Earlier today, Yahoo! headlined a piece showing how in an interview with the Obama campaign’s CNN’s Candy Crowley, House Minority Leader Nancy Pelosi pulled a comment by her Senate counterpart, Mitch McConnell out of context. Mrs. Pelosi contended that the Kentucky Republican “was talking about stopping, obstructing initiatives to create jobs, stopping initiatives that would show bipartisanship on the part of the president.”

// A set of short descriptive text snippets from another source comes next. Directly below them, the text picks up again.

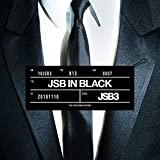 JSB IN BLACK / 三代目 J SOUL BROTHERS from EXILE TRIBE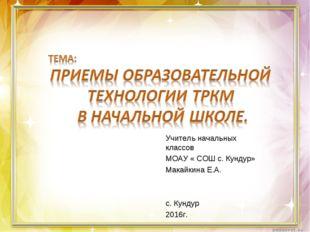 Учитель начальных классов МОАУ « СОШ с. Кундур» Макайкина Е.А. с. Кундур 2016г.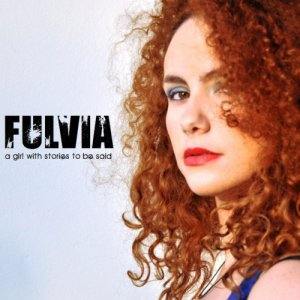 album A Girl With Stories To Be Said - Fulvia
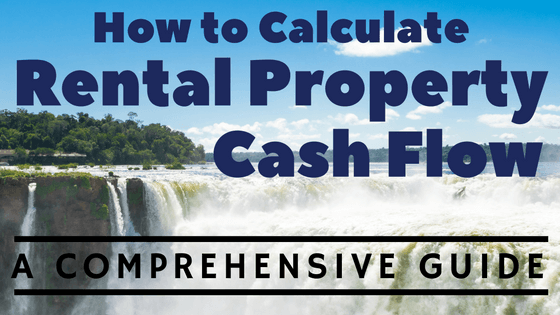 How to Calculate Rental Property Cash Flow - A Comprehensive Guide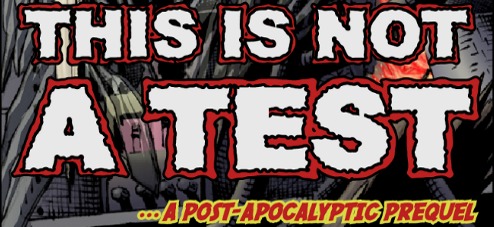 This is Not a Test: A Post-Apocalyptic Prequel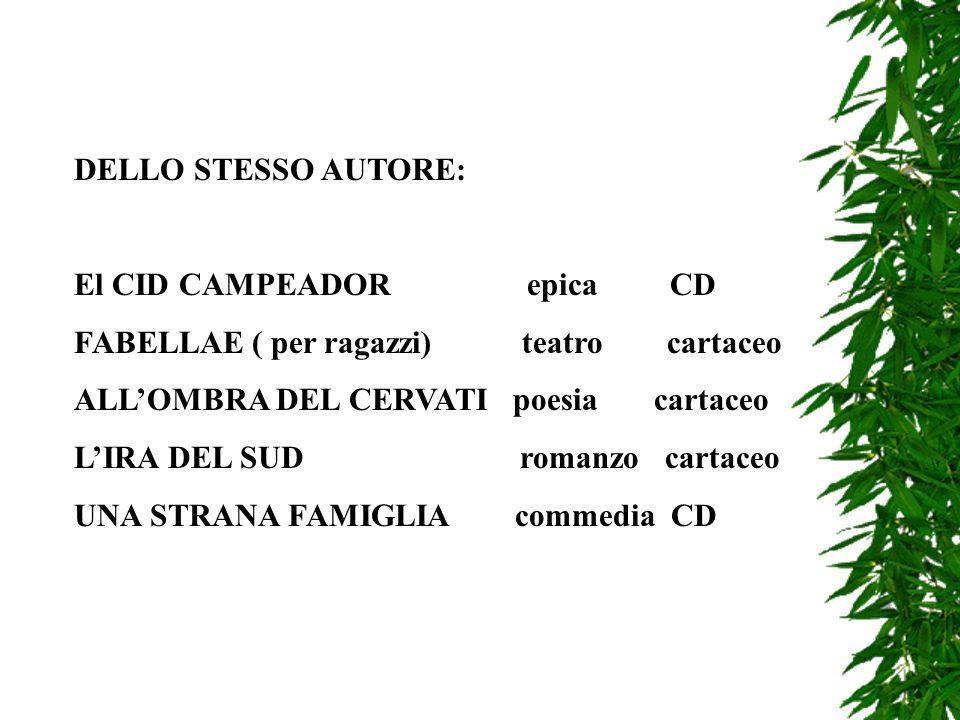 DELLO STESSO AUTORE: El CID CAMPEADOR epica CD. FABELLAE ( per ragazzi) teatro cartaceo.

McConnell’s fuller comments — including the vow to work with Obama “if he’s willing to meet us halfway on some of the biggest issues” and his statement that “I don’t want the president to fail; I want him to change” — contradict Pelosi’s claim that McConnell was speaking in the context of opposing any bipartisan initiatives or that he was outlining a position that Republicans would not support the president no “matter what the subject was.” One can argue about whether that turned out to be a Republican strategy or not, but that’s not what McConnell said.
Emphasis added. Surely, given how frequently Democrats cite this McConnell quotation (in attempt to buttress their talking point of Republican intransigence), a journalist would have checked the record and know that those Democrats had pulled it out of context. So, I went to the transcript.

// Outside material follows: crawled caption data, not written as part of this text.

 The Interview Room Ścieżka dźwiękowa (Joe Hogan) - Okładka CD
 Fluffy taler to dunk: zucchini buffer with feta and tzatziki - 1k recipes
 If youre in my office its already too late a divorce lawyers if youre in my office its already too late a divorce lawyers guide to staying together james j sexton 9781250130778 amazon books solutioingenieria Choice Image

Well, it is — I guess, the reason I’m asking it is so many people have pointed to, you know, when Mitch McConnell said that his number one goal was to see that the president was a one-term president. The president has now committed to you and others that he wants to do what he can to help turn the House Democratic. Isn’t that kind of the same thing?

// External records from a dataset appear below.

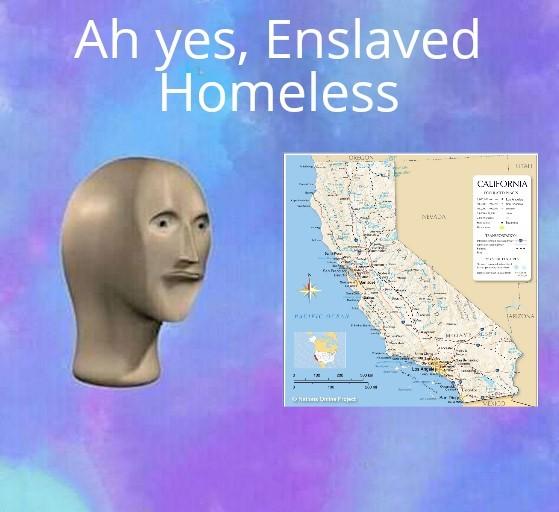 Enslaved Homeless - meme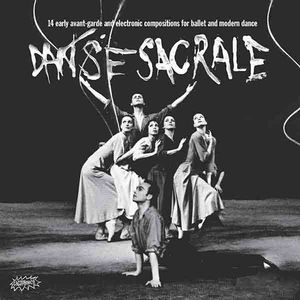 Danse Sacrale: 14 Early Avant-Garde and Electronic Compositions forBallet and Modern Dance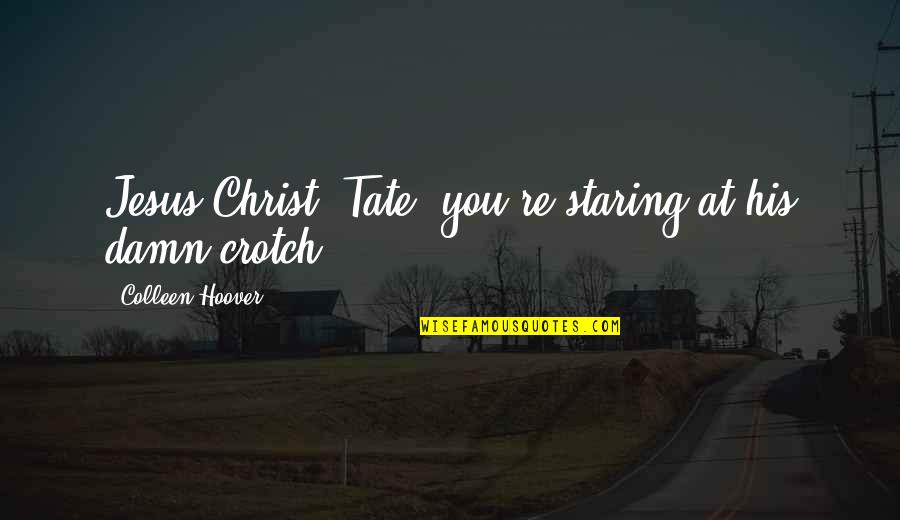 General Welsh Quotes By Colleen Hoover: Jesus Christ, Tate, you're staring at his damn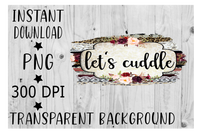 (Instant Print) Digital Download - Lets cudde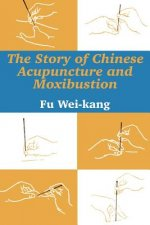 Story of Chinese Acupuncture and Moxibustion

And Crowley does indeed seem aware of how frequently folks trot out the McConnell comment. Not that she says, “many people have pointed to” it, yet seems oblivious that most of those “many people” have pulled it out of context. She didn’t do his journalistic due diligence to see if the claim were accurate, taking a Democratic talking point at face value.
At least she did acknowledge the president’s focus on turning the House Democratic.
Earlier in their conversation, Pelosi claimed that “The president has always been very respectful of the views of the Republicans and the Congress, their leadership and their membership. He has always tried to accommodate them.” Crowley did not ask Mrs. Pelosi to provide any evidence to justify her claim nor did she remind her of the president’s rhetoric accusing Republicans of “social Darwinism” and of playing politics with the sequester.
Nor did Crowley ask how the president could be so respectful of Republican when he meets so infrequently with GOP leaders.
Do wonder if Miss Crowley asks tougher followups when she’s interviewing Republicans. And why she refused to challenge so many of Mrs. Pelosi’s claims, many of which can be contradicted by a few quick google searches.